Why do we give so many daft names to plants? Is it because we can’t remember their proper Latin names or is it because we like to make them seem a bit more approachable, a bit more like a member of the family?
Elephants have big ears to help them regulate their temperature; bergenias have ‘ears’ to help set off their flowers, but is that any reason to label the family with the nickname of ‘elephant’s ears’?
There’s nothing wrong with the name bergenia; it’s probably more appropriate than ‘elephant’s ears’, but ask 99 out of 100 gardeners to name a bergenia, and the first name to pop into their brains and out of their mouths is – ‘elephant’s ears’.
So it is with B cordifolia which, during the depths of winter, flowers above its leathery leaves. If it’s really cold, those leaves might well have turned almost purple while the blooms remain a vibrant pink.
Thankfully, bergenias don’t seem to find the sobriquet a problem, and they carry on doing what they do best – producing richly-coloured, big, bold, foliage and topping this with attractive flowers.
These are plants which like sun, but which will settle for partial shade. Some leaves tend to get a bit tatty after a hard winter, so just pull them off in spring and stick them in the compost bin. The plants won’t mind.
Most bergenias are evergreen perennials with leathery rounded leaves which can sometimes measure as much as a foot across. They are there all year round, changing colour depending on the temperature. Some are vibrant green while others can be as vivid as the stems of fresh rhubarb.
Bergenias are undemanding, growing happily as long as the soil is not too dry.
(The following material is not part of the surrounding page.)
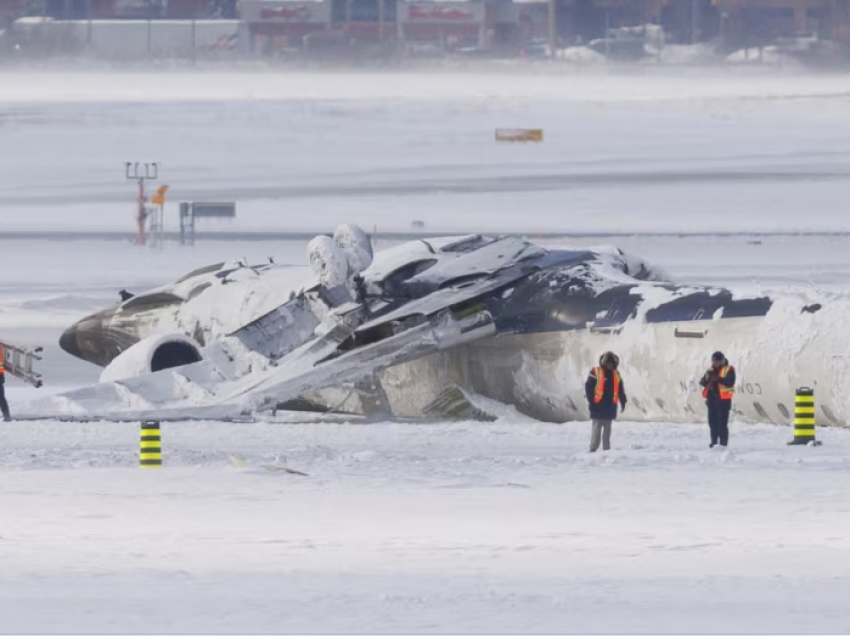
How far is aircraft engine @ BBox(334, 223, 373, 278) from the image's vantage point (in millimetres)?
30016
They can tolerate heavy, clay soils – their colour is often better in less fertile soil while spring foliage and flower is more impressive in richer conditions.
To keep them looking their best, nip off old foliage as it turns brown so plants look smart before the spring bulbs flower. For the best results, apply a decent mulch every year.
When clumps start to show their age and begin to get straggly, lift them, discard the older woody growth and replant the young strong shoots.
They are surprisingly quick at producing plenty of new growth – ‘elephant’s ears’ of course.